Farm Pin Crop Detection Challenge
$11,000 USD
Classify fields in South Africa by crop type using Sentinel-2 satellite imagery
4 March–15 September 2019 23:59
796 data scientists enrolled, 42 on the leaderboard
Many fields defined outside of satellite image
published 22 Mar 2019, 15:43
edited 1 minute later

While investigating the data (particularly the file), I noticed that nearly 10% of the fields in the test and train data shapefile do not overlap with the images provided in (I suspect the same problem is present with the other raster image files). I have tested in QGIS and a few other programs and come to the same result -- near the South-East of the data a portion of the test and train fields continue beyond the bounds of the satellite image. Has anyone else encountered this problem? Or am I just very confused?

Example field id's affected are 1, 3, 5, 6, 3399, 3246

I have the same issue, anyone have an explanation ?

● Dataset entries:
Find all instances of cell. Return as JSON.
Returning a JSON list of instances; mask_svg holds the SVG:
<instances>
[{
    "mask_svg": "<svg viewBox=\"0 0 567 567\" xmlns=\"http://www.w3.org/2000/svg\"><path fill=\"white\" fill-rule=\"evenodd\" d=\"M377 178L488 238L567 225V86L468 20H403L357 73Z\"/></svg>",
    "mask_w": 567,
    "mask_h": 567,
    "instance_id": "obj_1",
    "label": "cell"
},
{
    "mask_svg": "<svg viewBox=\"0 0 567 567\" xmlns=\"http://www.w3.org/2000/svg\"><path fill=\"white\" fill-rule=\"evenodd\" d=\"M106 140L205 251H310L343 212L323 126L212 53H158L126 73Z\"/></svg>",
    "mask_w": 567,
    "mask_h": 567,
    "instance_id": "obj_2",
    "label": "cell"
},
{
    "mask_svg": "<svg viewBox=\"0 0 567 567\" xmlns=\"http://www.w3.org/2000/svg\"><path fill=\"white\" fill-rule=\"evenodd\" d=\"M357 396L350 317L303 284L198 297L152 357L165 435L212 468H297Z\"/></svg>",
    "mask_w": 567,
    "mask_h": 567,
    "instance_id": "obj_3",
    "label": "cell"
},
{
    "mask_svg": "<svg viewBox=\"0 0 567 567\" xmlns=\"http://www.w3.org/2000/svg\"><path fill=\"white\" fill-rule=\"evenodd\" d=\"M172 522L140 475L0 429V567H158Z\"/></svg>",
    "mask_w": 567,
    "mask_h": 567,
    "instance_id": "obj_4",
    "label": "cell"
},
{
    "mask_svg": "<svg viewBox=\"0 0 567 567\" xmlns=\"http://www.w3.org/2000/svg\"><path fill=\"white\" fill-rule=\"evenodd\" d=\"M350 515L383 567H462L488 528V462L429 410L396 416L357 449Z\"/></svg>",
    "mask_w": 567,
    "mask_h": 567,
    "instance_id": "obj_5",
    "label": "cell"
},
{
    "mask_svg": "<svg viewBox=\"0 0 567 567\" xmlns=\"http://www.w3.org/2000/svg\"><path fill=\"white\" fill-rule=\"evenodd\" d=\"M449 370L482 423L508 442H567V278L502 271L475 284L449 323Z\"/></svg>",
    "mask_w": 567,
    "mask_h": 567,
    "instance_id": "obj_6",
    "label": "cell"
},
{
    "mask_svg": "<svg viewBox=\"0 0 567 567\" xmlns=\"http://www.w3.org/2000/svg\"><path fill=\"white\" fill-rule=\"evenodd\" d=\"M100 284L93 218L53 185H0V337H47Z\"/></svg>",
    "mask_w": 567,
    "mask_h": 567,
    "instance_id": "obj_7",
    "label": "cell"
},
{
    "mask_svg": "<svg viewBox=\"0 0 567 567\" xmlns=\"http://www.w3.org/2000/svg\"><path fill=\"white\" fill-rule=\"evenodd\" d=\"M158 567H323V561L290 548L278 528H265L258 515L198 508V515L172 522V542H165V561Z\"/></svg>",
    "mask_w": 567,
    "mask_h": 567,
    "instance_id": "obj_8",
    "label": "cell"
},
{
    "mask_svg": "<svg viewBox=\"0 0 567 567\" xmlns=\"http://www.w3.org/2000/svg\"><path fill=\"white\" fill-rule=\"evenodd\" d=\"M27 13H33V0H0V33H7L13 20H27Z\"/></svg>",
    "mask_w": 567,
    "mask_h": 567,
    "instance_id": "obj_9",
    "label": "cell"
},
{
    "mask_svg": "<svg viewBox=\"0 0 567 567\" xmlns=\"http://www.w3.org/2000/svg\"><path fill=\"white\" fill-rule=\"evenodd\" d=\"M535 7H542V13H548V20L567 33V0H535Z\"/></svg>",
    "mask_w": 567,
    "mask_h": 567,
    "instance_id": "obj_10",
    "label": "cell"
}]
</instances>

● Assigned task 1:
Quote the crop detection forum thread above word for word, between "While investigating the" and "an explanation ?", inclusive.
● Assigned task 2:
Extend the forum thread about fields lying outside the satellite image, picking up after its last post.

● Exercise response 1:
While investigating the data (particularly the file), I noticed that nearly 10% of the fields in the test and train data shapefile do not overlap with the images provided in (I suspect the same problem is present with the other raster image files). I have tested in QGIS and a few other programs and come to the same result -- near the South-East of the data a portion of the test and train fields continue beyond the bounds of the satellite image. Has anyone else encountered this problem? Or am I just very confused?

Example field id's affected are 1, 3, 5, 6, 3399, 3246

I have the same issue, anyone have an explanation ?

● Exercise response 2:
Anyone have advice for handling these cases?

Ditto! I find training data index values 0:13, 47, 67:84, 158:202, 1482:1505, etc. do not overlap the raster files. Is this possibly an error in re-projecting the shapefile into the same CRS as the images?

I too have encountered this issue. For now, I am simply assigning the same probability value per crop type so I can pass the submission step for these 'error' rows, but will have to find another strategy. I find it hard to believe some of the scores on the leaderboard if everyone is meant to only use the provided data. 8% of the test polygons fall outside of the raster extents.